When accessing any of the Mailfence services, the transmission of data between your device program and our servers in Brussels-Belgium is always encrypted and protected by SSL/TLS – for which each website has a (Public Key) Certificate that is verified by a trusted Certificate Authority (CA).
A modern browser should automatically check the validity of the Mailfence SSL/TLS certificate and alert you if it detects something untrustworthy.

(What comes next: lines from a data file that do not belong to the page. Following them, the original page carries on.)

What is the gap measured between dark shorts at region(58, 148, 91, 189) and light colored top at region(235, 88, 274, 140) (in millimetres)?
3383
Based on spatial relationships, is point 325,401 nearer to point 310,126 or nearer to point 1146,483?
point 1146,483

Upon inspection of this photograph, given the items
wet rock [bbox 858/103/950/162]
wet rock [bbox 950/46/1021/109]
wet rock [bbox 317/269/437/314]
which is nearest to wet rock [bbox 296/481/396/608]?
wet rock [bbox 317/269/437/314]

In case an adversary succeeds in spoofing Mailfence (using a rogue SSL/TLS certificate), you will still be able to detect such an (AiTM) attack by manually checking Mailfence SSL/TLS certificate fingerprints.
The Mailfence SSL/TLS certificate fingerprints [valid until November 18th, 2024, 11:04 AM (Central European Summer Time)] are:
SHA1 fingerprint:
0B:F8:88:5E:AB:FE:07:2E:FF:6B:B1:DB:38:E7:FC:35:90:E5:86:C2
SHA-256 fingerprint:
45:1A:03:53:40:04:7B:5C:50:13:FE:B3:65:0F:56:F0:AC:02:4A:58:6E:3C:26:2B:43:B1:4A:11:24:76:4E:65
If this matches what you see in your browser, then you know you are communicating with the right Mailfence website/service and using the correct public key to encrypt your sensitive information and only Mailfence can decrypt it.
Last updated: September 2024
Next update date: November 2024
Guidelines:
- For Chrome:
- Click on the green padlock in the address bar.
- Click on the Certificate.
- In General, verify that the Fingerprints (SHA1 & SHA-256) matches the one’s above.
- For Firefox:
- Click on the lock button in front of the URL and click on the Arrow on the right side of the dropdown.
- Click on Connection Secure.
- Click on More Information.
- Go to Security and click on View Certificate.
- Verify that the Fingerprints (SHA1 & SHA-256) matches the one’s above.
- For Safari:
- Click on the lock button in front of the URL.
- Select Show Certificate, in Details scroll to the bottom of the page.
- Verify that the Fingerprints (SHA1 & SHA-256) matches the one’s above.
Note: Make sure, in your browser, you are looking at the leaf certificate (mailfence.com, *.mailfence.com). This certificate does not cover blog.mailfence.com and kb.mailfence.com domain names.